Given the dawn of generative AI and other emerging technologies, not to mention employers in various industries bemoaning the digital skills gap, workers can hardly be blamed for thinking their existing skillset is no longer sufficient.
And, while that might not be the case now, in years to come it could well be a different story.
Fresh research from LinkedIn has estimated that the skills needed for jobs will change by at least 65% by 2030 as rapid technological developments accelerate workplace change.
The world-leading professional network says shifts are already under way, with job posts mentioning AI or GenAI more than doubling (2.2x) globally over the past couple of years. In the US, they have almost tripled.
LinkedIn’s Global Talent Trends Report for October 2023 also finds that applications for these posts have grown 17% faster compared to those that don’t mention AI or GenAI.
Interestingly, almost nine in 10 (89%) professionals are excited to use AI at work, while more than half (57%) want to learn more about it.
“Everyone, from customer service representatives to teachers, will be able to use the technology to remove some of the drudgery of everyday tasks so they can focus on valuable people-centric work.
“With so much change under way, now is the time for business leaders to assess the skills their organisations need now and in the years ahead so they can set their teams up for success.”
Business leaders relying on recruitment teams
LinkedIn’s latest research, conducted by Censuswide, gathered the thoughts of almost 30,000 professionals from 18 nations including the US, Canada, Brazil, the UK, France, Saudi Arabia, Japan and Australia.
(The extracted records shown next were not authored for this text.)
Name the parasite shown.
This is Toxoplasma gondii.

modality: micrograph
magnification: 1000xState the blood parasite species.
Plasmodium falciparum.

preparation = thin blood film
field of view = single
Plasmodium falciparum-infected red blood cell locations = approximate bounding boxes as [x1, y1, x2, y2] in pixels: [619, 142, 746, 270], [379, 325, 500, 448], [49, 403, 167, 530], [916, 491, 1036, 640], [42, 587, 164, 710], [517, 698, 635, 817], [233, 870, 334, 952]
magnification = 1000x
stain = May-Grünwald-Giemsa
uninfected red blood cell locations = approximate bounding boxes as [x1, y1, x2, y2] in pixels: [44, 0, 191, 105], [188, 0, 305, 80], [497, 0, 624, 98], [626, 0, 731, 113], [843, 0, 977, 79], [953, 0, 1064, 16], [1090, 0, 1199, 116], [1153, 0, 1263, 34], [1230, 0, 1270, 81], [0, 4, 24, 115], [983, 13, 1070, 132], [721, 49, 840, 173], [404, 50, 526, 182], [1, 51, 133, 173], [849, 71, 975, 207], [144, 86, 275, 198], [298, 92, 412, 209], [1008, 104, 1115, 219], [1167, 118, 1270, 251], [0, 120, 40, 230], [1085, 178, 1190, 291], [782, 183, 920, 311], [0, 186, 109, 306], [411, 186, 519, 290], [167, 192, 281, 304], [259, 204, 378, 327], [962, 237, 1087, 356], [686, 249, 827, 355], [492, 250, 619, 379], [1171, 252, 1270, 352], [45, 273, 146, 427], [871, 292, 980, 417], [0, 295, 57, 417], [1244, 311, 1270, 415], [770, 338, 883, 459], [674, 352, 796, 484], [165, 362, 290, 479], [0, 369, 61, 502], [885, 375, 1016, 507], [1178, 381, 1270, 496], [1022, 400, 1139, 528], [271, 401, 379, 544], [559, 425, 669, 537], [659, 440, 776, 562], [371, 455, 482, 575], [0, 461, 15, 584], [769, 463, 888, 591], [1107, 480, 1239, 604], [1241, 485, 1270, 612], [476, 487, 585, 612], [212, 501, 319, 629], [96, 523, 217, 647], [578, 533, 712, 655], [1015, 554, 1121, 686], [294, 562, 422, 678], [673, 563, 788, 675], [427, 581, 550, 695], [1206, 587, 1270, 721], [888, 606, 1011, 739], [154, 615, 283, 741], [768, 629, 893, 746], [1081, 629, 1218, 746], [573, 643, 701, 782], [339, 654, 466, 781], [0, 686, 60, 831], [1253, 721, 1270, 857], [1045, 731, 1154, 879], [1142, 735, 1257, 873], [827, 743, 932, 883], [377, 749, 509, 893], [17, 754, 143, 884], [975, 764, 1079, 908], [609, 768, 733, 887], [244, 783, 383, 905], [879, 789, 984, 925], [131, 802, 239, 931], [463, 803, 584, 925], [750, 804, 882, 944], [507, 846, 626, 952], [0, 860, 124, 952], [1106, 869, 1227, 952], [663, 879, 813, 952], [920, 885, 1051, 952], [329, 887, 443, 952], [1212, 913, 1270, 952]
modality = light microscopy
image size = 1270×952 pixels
The Global Talent Trends report analysed job descriptions for all paid enterprise jobs in the 24 months up to July 2023, and flagged jobs with mentions of AI and GenAI in 10 different languages.
Researchers found that, to ready their workforce for the changes ahead, business leaders are relying on HR and recruitment teams to lead the way. Nine out of 10 talent professionals say their role has become more strategic in the last year, 61% say they are rolling out AI training to support employees, and another 61% are already using the technology to support day-to-day tasks.
Moreover, the majority (80%) of HR professionals believe AI will be a tool that helps them in the next five years, enabling them to focus on the more strategic, human aspects of their roles such as strengthening relationships with candidates and colleagues (39%).
“HR professionals will be at the heart of ensuring businesses have the talent and skills they need to thrive,” adds Sabella. “AI will be a critical tool for them, too, helping them to focus on connecting and building relationships with candidates, and fostering a strong company culture.”